» WHAT THE TASK REQUIRES
Although the data below holds other lines too, output only those from the line with "Crazy Nail Designs, Cute" up to and including the line with "Original Epson T603300", exactly as they appear.

» DATA EXTRACTS

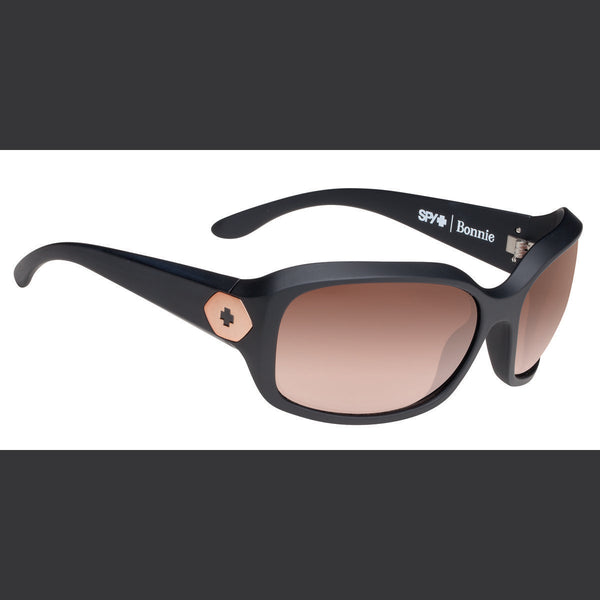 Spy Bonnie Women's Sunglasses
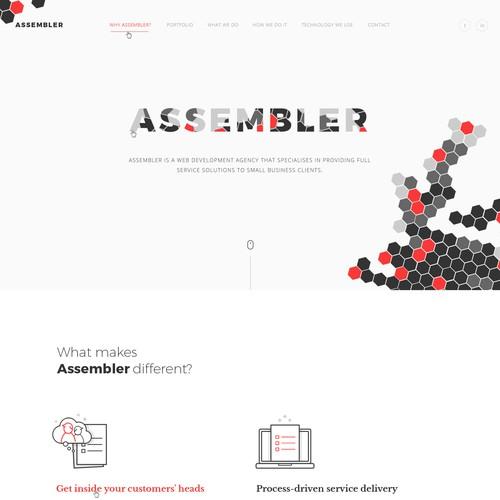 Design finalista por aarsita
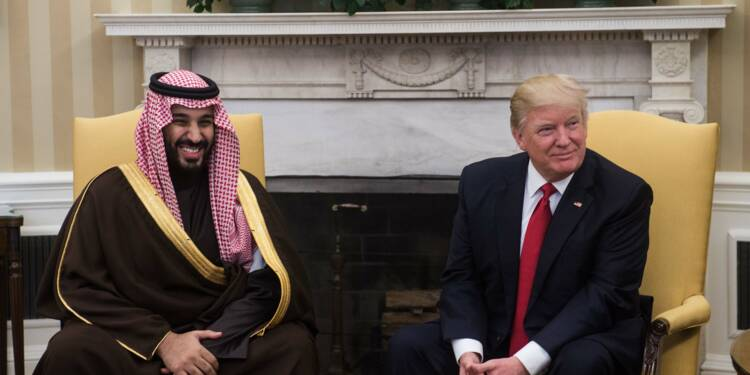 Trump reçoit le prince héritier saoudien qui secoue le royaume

...

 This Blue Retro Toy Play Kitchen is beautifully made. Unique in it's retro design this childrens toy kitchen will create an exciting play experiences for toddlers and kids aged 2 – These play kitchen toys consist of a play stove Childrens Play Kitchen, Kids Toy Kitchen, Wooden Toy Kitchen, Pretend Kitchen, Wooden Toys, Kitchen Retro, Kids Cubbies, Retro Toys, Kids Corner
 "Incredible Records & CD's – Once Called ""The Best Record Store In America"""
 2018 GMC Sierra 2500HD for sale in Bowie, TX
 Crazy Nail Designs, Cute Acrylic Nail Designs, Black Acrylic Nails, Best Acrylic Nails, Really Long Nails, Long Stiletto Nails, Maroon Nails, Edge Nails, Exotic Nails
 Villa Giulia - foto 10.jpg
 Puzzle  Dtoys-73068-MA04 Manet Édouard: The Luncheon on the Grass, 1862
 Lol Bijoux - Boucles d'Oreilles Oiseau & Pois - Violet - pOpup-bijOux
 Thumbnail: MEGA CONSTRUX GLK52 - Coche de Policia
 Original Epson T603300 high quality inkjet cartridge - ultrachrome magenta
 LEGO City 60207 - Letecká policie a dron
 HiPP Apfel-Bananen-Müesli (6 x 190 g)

» RESPONSE BOX
 Crazy Nail Designs, Cute Acrylic Nail Designs, Black Acrylic Nails, Best Acrylic Nails, Really Long Nails, Long Stiletto Nails, Maroon Nails, Edge Nails, Exotic Nails
 Villa Giulia - foto 10.jpg
 Puzzle  Dtoys-73068-MA04 Manet Édouard: The Luncheon on the Grass, 1862
 Lol Bijoux - Boucles d'Oreilles Oiseau & Pois - Violet - pOpup-bijOux
 Thumbnail: MEGA CONSTRUX GLK52 - Coche de Policia
 Original Epson T603300 high quality inkjet cartridge - ultrachrome magenta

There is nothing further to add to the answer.